The cost of rural theft in the UK shot up by nearly a quarter last year as highly organised gangs of criminals continued to plague the countryside.
NFU Mutual has released its annual rural crime report today (1 August), showing that rural crime cost the UK an estimated £49.5m in 2022, up from £40.5m the previous year.
The UK cost of GPS theft increased by 15% to £1.8m in 2022. However, the problem has sharply escalated in the first four months of 2023, with the crime doubling to over £500,000 compared to the same period last year.
Last year, quad and ATV theft reported to NFU Mutual cost £3m nationally, a 34% rise on the previous year.
Meanwhile, the UK cost of livestock theft rose 8.7% in 2022, totalling an estimated £2.7 million.
Claims reported regularly involve over 50 sheep being taken in a single raid, which has a devastating impact on breeding lines as well as causing worry for farmers about the welfare of the stolen animals.
The NFU said the huge increase in criminal activity was significantly impacting farm businesses.
The union's vice president, David Exwood said: “Over the past 18 months highly organised gangs of criminals have continued to plague the British countryside.
“The huge increase we’ve seen in criminal activity is significantly impacting farm businesses and farming families both financially and emotionally, with many rural communities left feeling vulnerable and intimidated.
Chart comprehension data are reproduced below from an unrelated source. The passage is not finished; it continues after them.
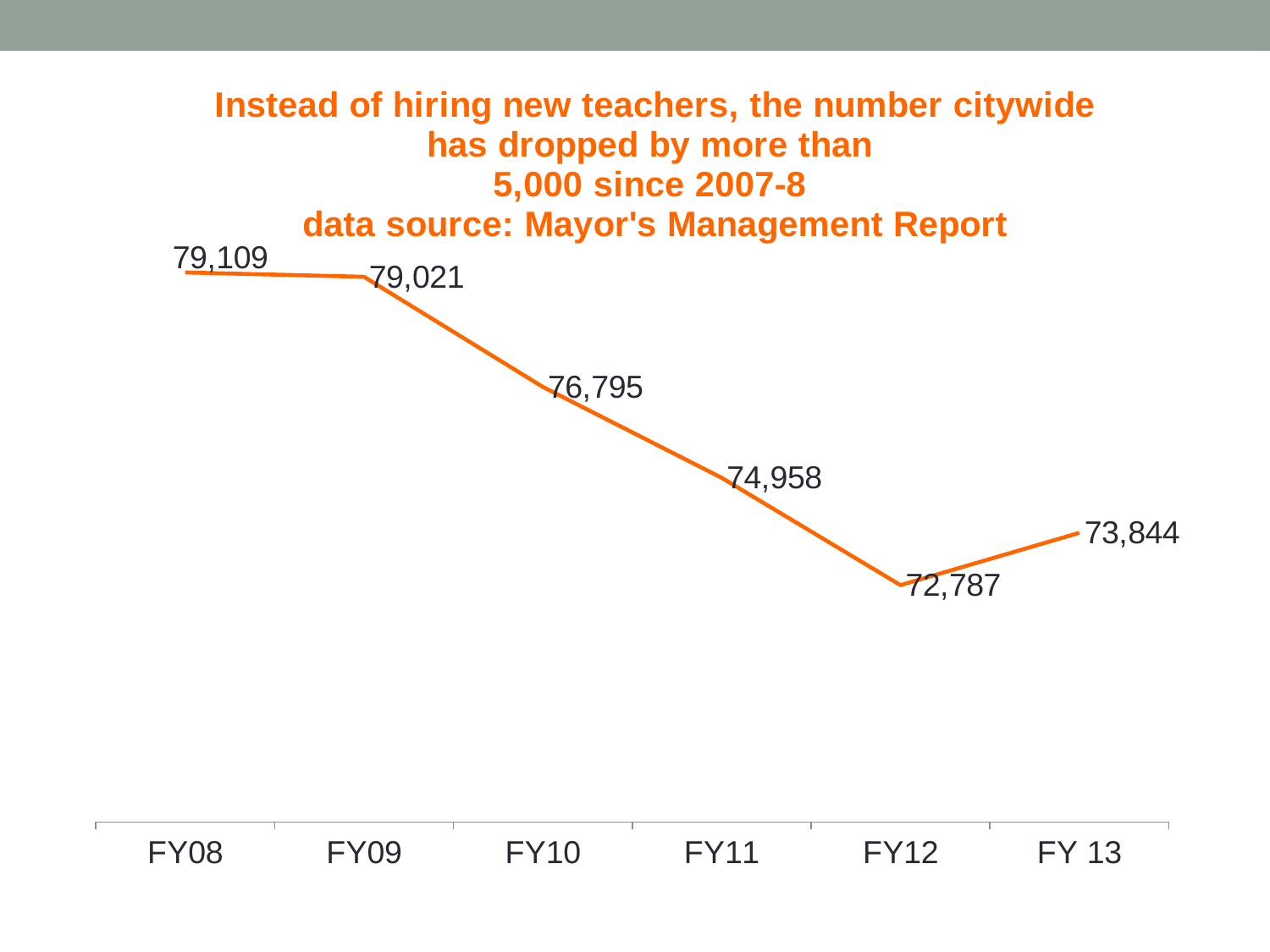
What kind of chart is shown on the slide? Line chart Which fiscal year has the highest value? FY08 What is the difference between the values for FY11 and FY12? 2,171 What is the value for FY12? 72,787 What is the value for FY08? 79,109 Which is larger, the value for FY09 or the value for FY11? FY09 Do the values generally rise or fall from FY08 to FY12? Fall How many fiscal years are plotted on the chart? 6 What is the value for FY10? 76,795 Which fiscal year has the lowest value? FY12 What is the value for FY 13? 73,844 What is the difference between the values for FY08 and FY12? 6,322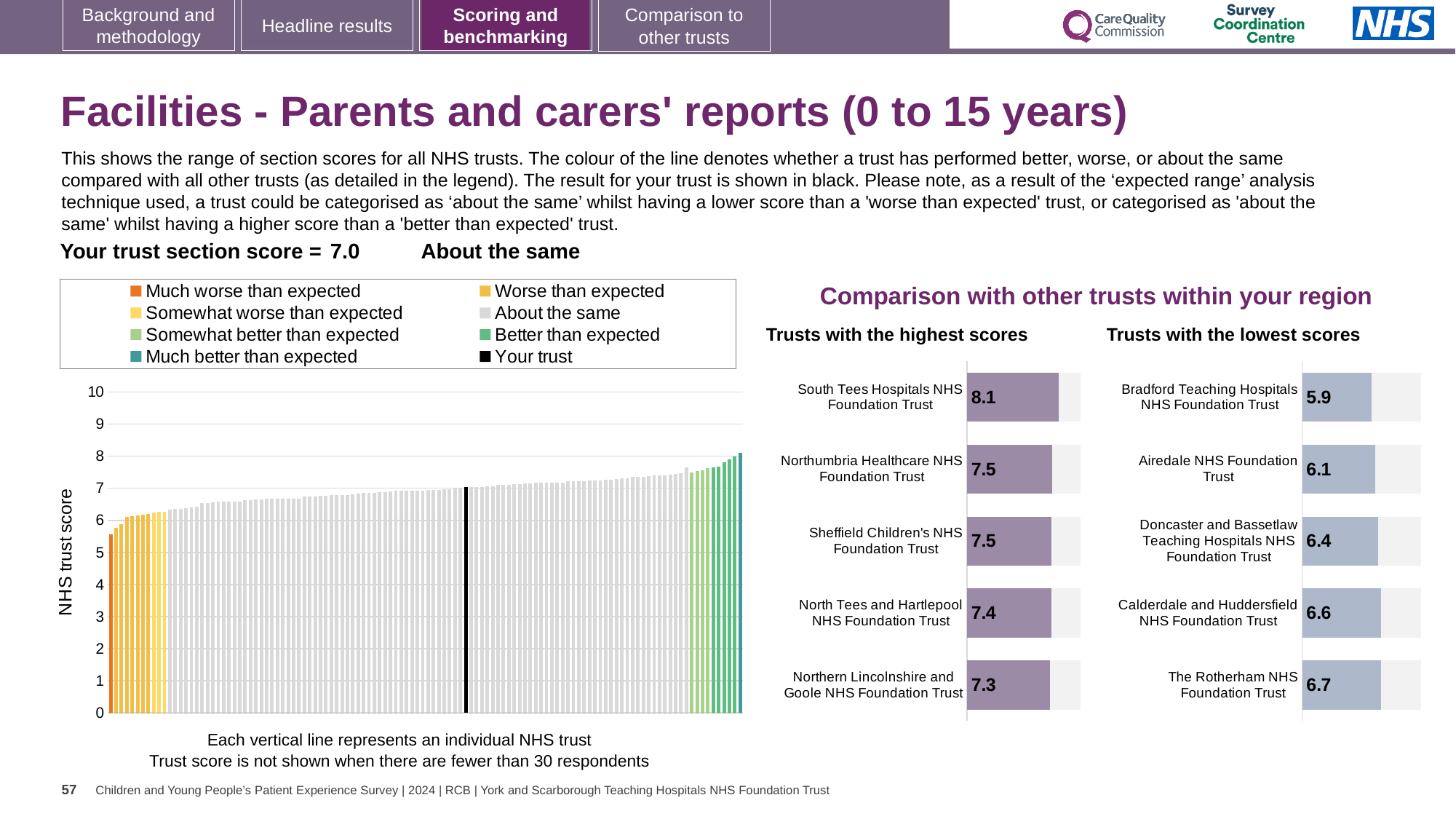
In the 'Trusts with the lowest scores' chart, what is the score for Bradford Teaching Hospitals NHS Foundation Trust? 5.9 In the 'Trusts with the highest scores' chart, which trust has the highest score? South Tees Hospitals NHS Foundation Trust In the main chart on the left showing all NHS trusts, what is the section score for your trust? 7.0 In the 'Trusts with the highest scores' chart, what is the difference between the scores of South Tees Hospitals NHS Foundation Trust and Northern Lincolnshire and Goole NHS Foundation Trust? 0.8 In the 'Trusts with the lowest scores' chart, which trust has the lowest score? Bradford Teaching Hospitals NHS Foundation Trust In the main chart on the left, do the trust scores rise or fall from left to right along the x axis? Rise In the 'Trusts with the lowest scores' chart, what is the score for Calderdale and Huddersfield NHS Foundation Trust? 6.6 How many trusts are listed in the 'Trusts with the highest scores' chart? 5 In the 'Trusts with the lowest scores' chart, which has the larger score: Airedale NHS Foundation Trust or Doncaster and Bassetlaw Teaching Hospitals NHS Foundation Trust? Doncaster and Bassetlaw Teaching Hospitals NHS Foundation Trust What kind of chart is the main chart on the left showing all NHS trusts? Bar chart How many entries does the legend of the main chart on the left list? 8 In the 'Trusts with the highest scores' chart, what is the score for South Tees Hospitals NHS Foundation Trust? 8.1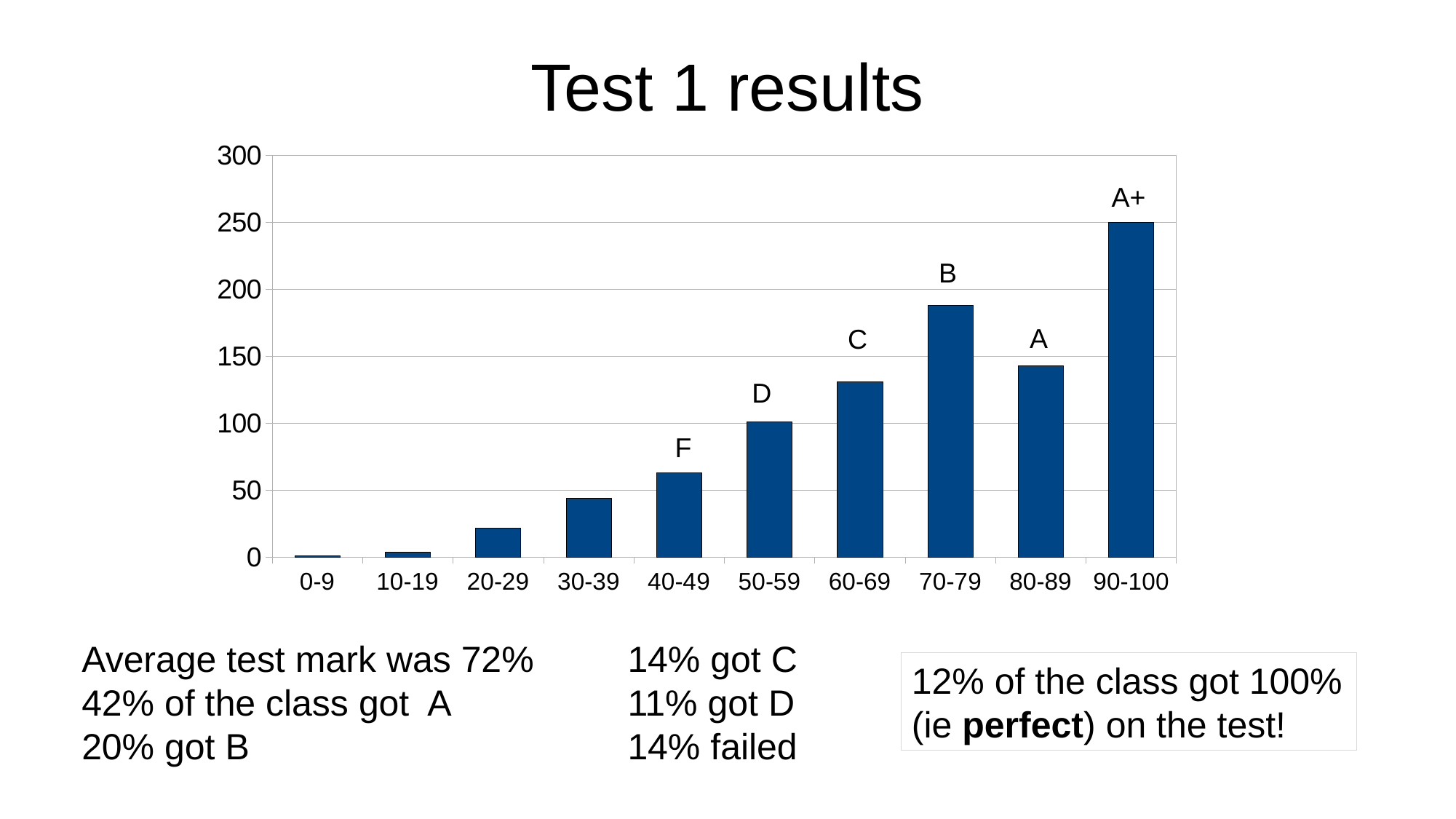
What grade label is printed above the 40-49 bar? F Is the value for 30-39 greater or less than 50? less Is the value for 40-49 greater or less than 50? greater What grade label is printed above the 90-100 bar? A+ Which score range has the highest bar? 90-100 How many score ranges are shown on the x axis? 10 Which score range has the lowest bar? 0-9 Is the value for 70-79 greater or less than 150? greater What kind of chart is shown on the slide? bar chart Which is larger, the value for 70-79 or the value for 80-89? 70-79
"All at a time when the industry is facing numerous other pressures, not least soaring production costs."
Following months of lobbying between the NFU, NFU Mutual, government and other industry organisations, the Equipment Theft Prevention Bill recently gained Royal Assent.
This new legislation gives the Home Secretary wider powers to make regulations that will deter the theft and resale of quad bikes and ATVs.
Fitting immobilisers and adding forensic markings will also ensure that owner details are registered to help make these essential farm vehicles less attractive for criminals to steal.
But the NFU said there also needed to be much more of a collaborative approach to tackle rural crime.
Mr Exwood said: "The National Rural Crime Unit is a great example of farmers, policymakers and police forces working together effectively at national and local level to examine ways of how UK farming businesses can be protected from criminal gangs.”